• 抽出テキスト:
第4回監獄人権セミナー報告
東京拘置所在監の外国人への面会ボランティアを通じて

監獄人権センター事務局


 96年11月30日(土)、第4回監獄人権セミナーが開催された。お話しは拘置所訪問ボランティアのメンバーで東京拘置所等で外国人被拘禁者に面会によるボランティアを続けているアントニオ・ローリーさん。(当日「アメリカ合衆国における犯罪被害者対策の近況について」、明治大学の菊田幸一さんにお話しいただいた。内容については死刑廃止フォーラムのニュース第39号に掲載されています。)

• 課題一覧:
a. 監獄人権セミナーの報告をもとに、次の問いに答えてください。
(i) 第4回監獄人権セミナーが開かれたのはいつですか。
(ii) 東京拘置所などで外国人被拘禁者との面会ボランティアを続けている話し手は誰ですか。
(iii) 菊田幸一さんの話の内容は何に掲載されていますか。
b. 監獄人権セミナーの報告を、最後の文の後から書き進めてください。

• 提供データ:
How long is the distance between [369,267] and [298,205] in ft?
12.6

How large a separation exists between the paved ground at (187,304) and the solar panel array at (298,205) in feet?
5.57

• 課題別の結果:
a.
(i) 96年11月30日(土)
(ii) アントニオ・ローリーさん
(iii) 死刑廃止フォーラムのニュース第39号

b.
1.外国人被拘禁者面会ボランティア(VVD)が設立されるまで
(1)外国人被拘禁者と私の関わり
(a)私はフィリピンから来日し、6年間千葉に住んでいた。そこで1992年、フィリピン人関連事件(オーバーステイ、窃盗)に関わり、千葉県の拘置所と警察署で面会したことが外国人被拘禁者との関わりのきっかけであった。1994年にはチャーリー・ガルシア氏とアルトゥール・ララナン氏と面会した。この件はオーバーステイや結婚の問題があり、中谷神父の協力によって、外国人被拘禁者との面会を通した関わりの重要さを自覚し、自らの職務として遂行して行こうと思った。
(2)この経験から学んだこと
(a)拘置所の中で、とりわけ外国人の場合は言葉もよく分からず、知り合いも少なく、心情的に苦しい状態におかれ、ストレスや孤独や寂しさが、肌身で感じられる。そのために外国人被拘禁者との面会はもっともっと必要である。
(b)被拘禁者といえども人間個人の尊厳を尊重すべきであり、そうすれば人権侵害は避けられる。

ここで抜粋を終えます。